§ Extracted material:
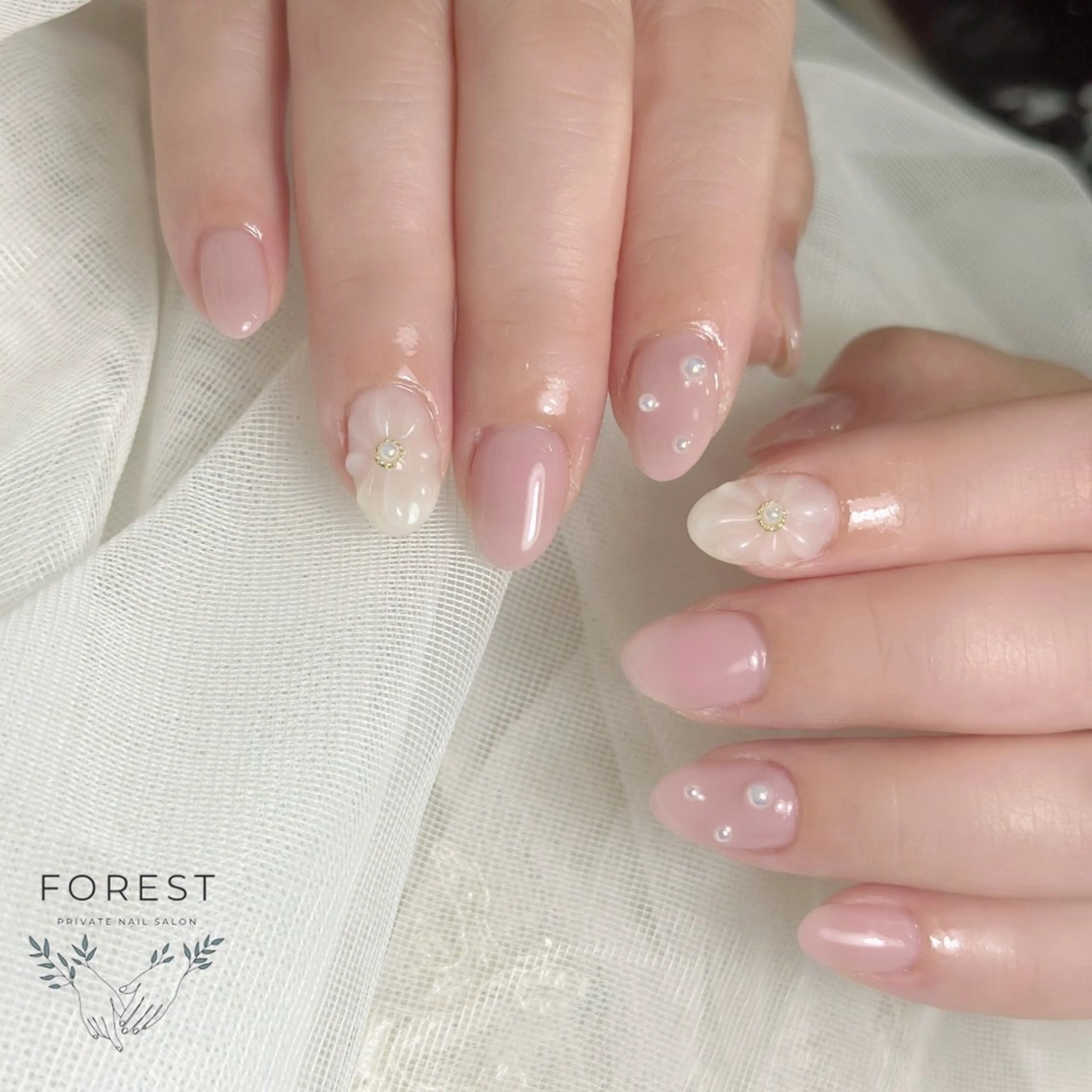 ネイル ハンドネイル 白岡市篠津自宅 サロンForestのネイルデザイン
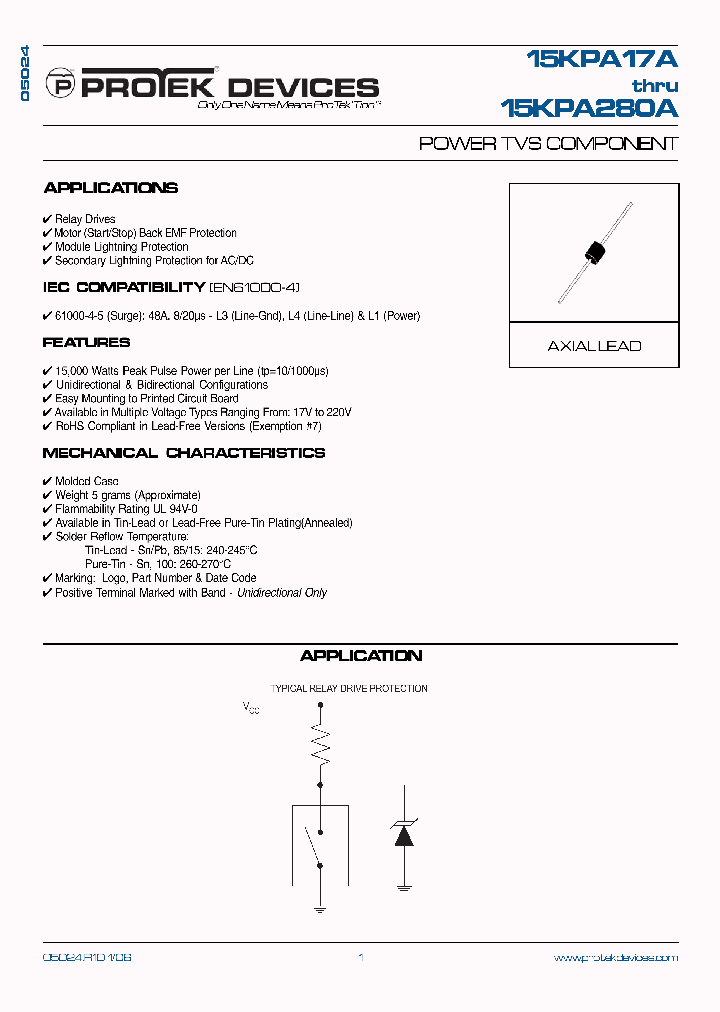 15KPA40_606477.PDF Datasheet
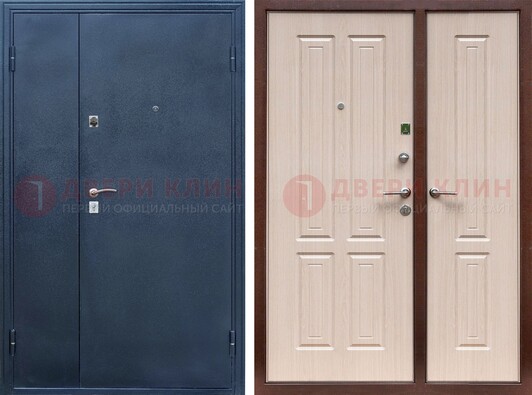 Двустворчатая стальная дверь с порошковым напылением и МДФ ДП-239 в Видном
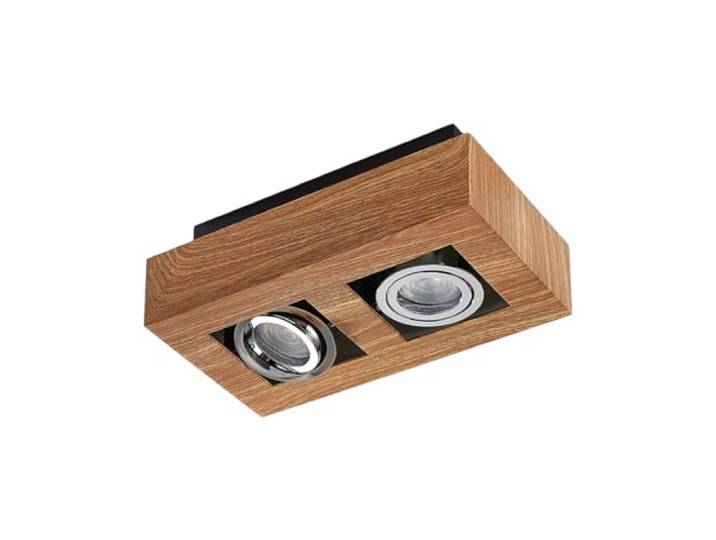 Arcchio Spot Vince à intensité variable (Moderne) en Marron Métal e. a. pour Couloir (à 2 lampes\, GU10) Plafonnier lampe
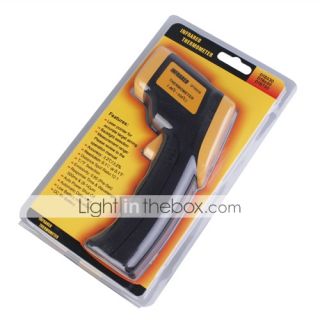 USD $ 69.99   Infrared Digital Thermometer Gun with Laser Sight Black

§ Try it: Nothing but the lines from the one containing "Arcchio Spot Vince" through the last line of the data should appear in the answer, copied exactly, with pictures excluded.

§ Output of the task:
 Arcchio Spot Vince à intensité variable (Moderne) en Marron Métal e. a. pour Couloir (à 2 lampes\, GU10) Plafonnier lampe
 USD $ 69.99   Infrared Digital Thermometer Gun with Laser Sight Black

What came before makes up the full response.